The hurdle model and ZIP give very similar prediction
We can use likelihood ratio (LRT) test to compare nested models. Consider a simplied model, where the Poisson model uses predictors fem, kid5, and ment and the Bernoulli model uses predictor ment.

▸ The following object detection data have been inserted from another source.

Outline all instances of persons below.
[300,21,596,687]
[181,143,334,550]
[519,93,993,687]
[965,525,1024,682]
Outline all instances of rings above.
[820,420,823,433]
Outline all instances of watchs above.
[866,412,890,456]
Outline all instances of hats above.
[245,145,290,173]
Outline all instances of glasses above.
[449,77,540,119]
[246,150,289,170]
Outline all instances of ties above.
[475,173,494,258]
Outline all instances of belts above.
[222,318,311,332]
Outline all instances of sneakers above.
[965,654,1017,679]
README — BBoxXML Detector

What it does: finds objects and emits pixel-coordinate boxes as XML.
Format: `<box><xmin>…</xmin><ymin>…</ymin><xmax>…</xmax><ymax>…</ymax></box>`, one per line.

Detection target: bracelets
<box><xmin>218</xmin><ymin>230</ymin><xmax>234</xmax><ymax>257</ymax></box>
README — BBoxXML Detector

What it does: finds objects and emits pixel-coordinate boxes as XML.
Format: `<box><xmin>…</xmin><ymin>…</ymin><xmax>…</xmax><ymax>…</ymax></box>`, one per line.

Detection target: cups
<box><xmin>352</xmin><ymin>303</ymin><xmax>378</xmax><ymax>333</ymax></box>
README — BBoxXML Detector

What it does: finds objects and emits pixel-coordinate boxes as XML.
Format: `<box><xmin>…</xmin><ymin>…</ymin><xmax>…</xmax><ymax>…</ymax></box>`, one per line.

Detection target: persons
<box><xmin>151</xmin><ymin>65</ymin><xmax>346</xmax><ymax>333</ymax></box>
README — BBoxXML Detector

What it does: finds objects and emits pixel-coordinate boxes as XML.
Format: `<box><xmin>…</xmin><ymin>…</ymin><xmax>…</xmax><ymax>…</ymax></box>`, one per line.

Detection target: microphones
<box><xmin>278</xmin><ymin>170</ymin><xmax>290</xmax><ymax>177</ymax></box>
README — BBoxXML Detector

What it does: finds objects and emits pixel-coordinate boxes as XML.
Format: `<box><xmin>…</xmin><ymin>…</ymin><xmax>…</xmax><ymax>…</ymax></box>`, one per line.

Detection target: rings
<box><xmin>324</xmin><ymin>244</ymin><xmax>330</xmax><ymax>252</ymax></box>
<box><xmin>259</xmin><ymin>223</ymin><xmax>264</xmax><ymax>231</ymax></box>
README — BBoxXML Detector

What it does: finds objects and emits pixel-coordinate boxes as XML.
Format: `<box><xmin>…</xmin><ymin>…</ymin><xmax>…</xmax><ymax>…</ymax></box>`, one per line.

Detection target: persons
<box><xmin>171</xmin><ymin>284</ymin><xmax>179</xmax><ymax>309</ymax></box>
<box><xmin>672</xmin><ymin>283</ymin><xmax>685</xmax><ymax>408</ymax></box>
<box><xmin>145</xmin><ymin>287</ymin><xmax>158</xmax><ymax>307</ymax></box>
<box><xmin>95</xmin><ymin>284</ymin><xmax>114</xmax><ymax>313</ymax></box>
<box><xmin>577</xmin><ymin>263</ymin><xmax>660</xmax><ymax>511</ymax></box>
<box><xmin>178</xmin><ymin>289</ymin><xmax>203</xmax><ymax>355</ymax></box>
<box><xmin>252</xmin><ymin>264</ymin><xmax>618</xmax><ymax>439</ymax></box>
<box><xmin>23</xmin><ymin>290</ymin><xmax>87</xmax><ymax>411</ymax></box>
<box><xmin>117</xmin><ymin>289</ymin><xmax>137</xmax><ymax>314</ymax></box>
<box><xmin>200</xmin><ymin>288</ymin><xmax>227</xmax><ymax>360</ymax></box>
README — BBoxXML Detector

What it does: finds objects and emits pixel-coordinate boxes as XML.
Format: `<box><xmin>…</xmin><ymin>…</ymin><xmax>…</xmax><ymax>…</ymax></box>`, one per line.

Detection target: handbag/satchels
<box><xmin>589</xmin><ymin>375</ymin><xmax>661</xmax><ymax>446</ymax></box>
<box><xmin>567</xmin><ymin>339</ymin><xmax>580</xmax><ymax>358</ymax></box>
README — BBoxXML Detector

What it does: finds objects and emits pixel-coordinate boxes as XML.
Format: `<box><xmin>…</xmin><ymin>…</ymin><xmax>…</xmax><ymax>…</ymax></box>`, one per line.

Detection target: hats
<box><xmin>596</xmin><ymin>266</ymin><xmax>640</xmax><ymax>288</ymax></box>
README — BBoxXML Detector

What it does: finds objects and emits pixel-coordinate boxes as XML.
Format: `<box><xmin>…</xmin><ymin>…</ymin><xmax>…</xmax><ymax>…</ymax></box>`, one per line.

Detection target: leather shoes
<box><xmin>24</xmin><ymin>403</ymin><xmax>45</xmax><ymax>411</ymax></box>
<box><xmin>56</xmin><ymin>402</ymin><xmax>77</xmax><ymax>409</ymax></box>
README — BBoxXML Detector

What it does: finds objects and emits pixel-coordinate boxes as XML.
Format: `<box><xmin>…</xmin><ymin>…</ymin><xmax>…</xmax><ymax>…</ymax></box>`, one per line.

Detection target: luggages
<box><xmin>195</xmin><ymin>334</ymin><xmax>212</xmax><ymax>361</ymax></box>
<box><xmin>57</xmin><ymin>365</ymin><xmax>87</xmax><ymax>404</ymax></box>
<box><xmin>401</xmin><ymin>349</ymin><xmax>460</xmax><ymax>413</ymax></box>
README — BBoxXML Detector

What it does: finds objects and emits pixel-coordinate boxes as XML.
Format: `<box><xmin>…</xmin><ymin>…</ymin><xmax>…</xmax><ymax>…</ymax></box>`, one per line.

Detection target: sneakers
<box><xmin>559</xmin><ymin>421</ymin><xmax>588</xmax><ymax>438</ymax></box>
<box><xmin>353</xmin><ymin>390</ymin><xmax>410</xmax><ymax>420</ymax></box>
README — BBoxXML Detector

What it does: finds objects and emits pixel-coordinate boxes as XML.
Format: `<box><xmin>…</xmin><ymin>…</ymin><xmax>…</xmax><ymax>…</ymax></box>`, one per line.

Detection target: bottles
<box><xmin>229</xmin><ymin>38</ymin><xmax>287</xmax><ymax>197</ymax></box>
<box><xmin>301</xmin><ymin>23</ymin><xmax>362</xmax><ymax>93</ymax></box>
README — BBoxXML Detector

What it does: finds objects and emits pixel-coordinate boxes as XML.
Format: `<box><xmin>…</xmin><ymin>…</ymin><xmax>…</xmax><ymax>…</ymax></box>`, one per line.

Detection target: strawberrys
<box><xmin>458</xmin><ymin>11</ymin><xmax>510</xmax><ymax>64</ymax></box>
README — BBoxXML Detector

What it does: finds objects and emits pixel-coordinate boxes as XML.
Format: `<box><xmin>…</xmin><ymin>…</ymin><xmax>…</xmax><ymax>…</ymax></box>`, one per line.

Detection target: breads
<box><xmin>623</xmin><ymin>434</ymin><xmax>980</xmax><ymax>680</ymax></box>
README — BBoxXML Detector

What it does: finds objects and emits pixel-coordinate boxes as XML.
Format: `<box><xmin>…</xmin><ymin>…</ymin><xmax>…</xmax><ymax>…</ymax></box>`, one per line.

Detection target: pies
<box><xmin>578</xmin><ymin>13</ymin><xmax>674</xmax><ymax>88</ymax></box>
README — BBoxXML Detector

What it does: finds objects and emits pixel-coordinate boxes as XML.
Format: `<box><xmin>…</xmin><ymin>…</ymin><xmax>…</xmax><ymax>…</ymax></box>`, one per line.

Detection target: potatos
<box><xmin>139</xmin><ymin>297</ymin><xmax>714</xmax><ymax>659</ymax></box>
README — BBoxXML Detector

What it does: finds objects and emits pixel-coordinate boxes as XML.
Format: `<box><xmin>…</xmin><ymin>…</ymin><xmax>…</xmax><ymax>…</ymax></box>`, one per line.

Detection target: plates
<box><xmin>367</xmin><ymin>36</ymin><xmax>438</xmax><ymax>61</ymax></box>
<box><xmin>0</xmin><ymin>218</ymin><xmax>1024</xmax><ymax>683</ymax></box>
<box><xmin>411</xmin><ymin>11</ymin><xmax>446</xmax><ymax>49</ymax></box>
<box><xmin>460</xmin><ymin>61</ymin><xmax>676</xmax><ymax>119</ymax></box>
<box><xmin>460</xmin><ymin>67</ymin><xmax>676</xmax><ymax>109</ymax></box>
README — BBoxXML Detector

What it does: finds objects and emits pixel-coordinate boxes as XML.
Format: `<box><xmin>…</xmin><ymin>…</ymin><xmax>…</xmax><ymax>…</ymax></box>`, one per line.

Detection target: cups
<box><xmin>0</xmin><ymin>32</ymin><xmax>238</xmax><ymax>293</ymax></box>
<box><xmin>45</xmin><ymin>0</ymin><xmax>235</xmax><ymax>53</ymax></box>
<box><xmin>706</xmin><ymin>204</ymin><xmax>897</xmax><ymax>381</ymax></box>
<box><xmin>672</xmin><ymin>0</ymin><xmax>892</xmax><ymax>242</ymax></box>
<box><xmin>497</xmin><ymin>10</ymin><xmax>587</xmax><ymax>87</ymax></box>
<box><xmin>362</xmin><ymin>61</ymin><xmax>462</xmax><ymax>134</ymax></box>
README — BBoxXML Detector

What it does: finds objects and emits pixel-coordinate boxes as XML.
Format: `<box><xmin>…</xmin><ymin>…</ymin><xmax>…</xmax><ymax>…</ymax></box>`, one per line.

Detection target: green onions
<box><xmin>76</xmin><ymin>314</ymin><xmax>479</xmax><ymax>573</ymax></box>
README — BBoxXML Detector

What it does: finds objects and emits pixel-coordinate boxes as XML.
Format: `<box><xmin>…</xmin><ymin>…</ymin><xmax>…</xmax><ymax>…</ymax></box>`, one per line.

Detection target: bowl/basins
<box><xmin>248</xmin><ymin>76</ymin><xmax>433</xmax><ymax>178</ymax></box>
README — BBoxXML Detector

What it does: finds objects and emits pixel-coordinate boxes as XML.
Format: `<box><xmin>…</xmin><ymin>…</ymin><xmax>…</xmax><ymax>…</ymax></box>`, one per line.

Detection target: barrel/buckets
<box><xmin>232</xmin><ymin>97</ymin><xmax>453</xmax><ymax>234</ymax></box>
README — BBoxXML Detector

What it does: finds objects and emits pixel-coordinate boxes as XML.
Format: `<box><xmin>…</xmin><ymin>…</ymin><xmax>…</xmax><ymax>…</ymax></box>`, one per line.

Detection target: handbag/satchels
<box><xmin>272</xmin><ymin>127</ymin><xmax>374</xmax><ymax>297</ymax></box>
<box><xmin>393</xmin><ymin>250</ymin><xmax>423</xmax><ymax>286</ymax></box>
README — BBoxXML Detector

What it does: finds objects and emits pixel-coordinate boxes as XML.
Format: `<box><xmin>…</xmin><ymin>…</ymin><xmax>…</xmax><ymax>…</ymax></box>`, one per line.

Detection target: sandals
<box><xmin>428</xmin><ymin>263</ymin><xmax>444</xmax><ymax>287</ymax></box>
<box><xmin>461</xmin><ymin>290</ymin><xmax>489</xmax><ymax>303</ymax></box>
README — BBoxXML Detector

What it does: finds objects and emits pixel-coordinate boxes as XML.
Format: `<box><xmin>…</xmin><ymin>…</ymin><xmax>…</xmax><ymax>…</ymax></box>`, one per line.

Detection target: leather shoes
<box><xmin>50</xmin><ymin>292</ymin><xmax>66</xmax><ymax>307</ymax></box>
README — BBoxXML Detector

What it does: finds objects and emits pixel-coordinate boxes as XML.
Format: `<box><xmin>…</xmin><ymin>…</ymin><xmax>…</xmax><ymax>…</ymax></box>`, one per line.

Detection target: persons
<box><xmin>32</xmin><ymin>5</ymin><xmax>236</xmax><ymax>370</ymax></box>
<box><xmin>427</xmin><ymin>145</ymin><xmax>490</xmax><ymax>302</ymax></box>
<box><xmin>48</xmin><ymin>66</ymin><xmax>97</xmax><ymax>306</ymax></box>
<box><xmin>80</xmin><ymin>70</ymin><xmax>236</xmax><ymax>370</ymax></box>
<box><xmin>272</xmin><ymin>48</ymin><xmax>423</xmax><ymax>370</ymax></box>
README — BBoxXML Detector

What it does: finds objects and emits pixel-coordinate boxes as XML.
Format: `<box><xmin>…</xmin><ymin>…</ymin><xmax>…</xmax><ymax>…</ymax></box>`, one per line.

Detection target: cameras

modz2 <-zeroinfl(art ~ fem + kid5 + ment | ment, data = bioChemists)summary(modz2)
Call:
zeroinfl(formula = art ~ fem + kid5 + ment | ment, data = bioChemists)
Pearson residuals:
Min 1Q Median 3Q Max
-2.2802 -0.8807 -0.2718 0.5131 7.4788
Count model coefficients (poisson with log link):
Estimate Std. Error z value Pr(>|z|)
(Intercept) 0.694517 0.053025 13.098 < 2e-16 ***
femWomen -0.233857 0.058400 -4.004 6.22e-05 ***
kid5 -0.126516 0.039668 -3.189 0.00143 **
ment 0.018004 0.002224 8.096 5.67e-16 ***
Zero-inflation model coefficients (binomial with logit link):
Estimate Std. Error z value Pr(>|z|)
(Intercept) -0.68488 0.20529 -3.336 0.000849 ***
ment -0.12680 0.03981 -3.185 0.001448 **
---
Signif. codes: 0 '***' 0.001 '**' 0.01 '*' 0.05 '.' 0.1 ' ' 1
Number of iterations in BFGS optimization: 13
Log-likelihood: -1608 on 6 Df
The LRT yields a large p-value, indicating the smaller model is justifiable.